在傅紹言來到城市的第一天,沒人能想到把康可罪名敲定的最關鍵的那個物證會存在於一台被盜的相機里。
郝天朗出於獵奇心理拼命地追許霞,也在這個追求的過程里意外把那天和閆潔一起出現在奶茶店裡的康可入了畫。也是那一秒鐘都不到的定格里,郝天朗拍下了往閆潔的飲料杯里擠桃汁的康可。
確鑿的證據下,機關算盡的康可也無從狡辯,只能絕望又憤恨地被押解起來,等待下一步的刑事追責。
案子告破這天,已經接連下了好幾天大雪的安平終於迎來了難得的晴天,一掃陰霾情緒的鄭植也難得睡了個踏實覺。

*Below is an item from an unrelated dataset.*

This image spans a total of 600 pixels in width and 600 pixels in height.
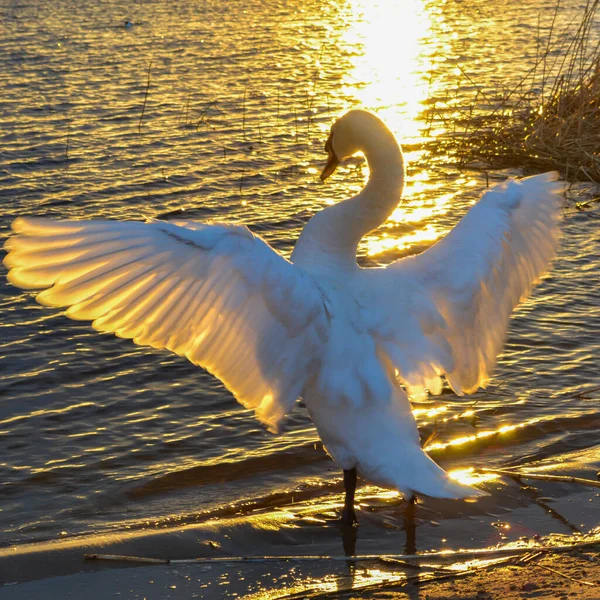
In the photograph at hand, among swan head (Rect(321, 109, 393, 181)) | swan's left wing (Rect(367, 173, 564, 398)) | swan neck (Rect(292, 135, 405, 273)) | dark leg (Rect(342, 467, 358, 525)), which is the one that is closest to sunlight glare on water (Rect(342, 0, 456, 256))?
swan head (Rect(321, 109, 393, 181))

早上七點,在食堂吃過早飯的他拿著一個剝好的雞蛋一邊和同事打著招呼一邊轉個彎下了樓梯,他要去找老傅他們,據食堂的人說,大清早食堂才開門的時候,老傅就拽著他那個巨大貓箱進去用了餐,用「線人」的說法就是他聽見傅神對著箱子說等下要再去找閆潔的那位同胞聊聊。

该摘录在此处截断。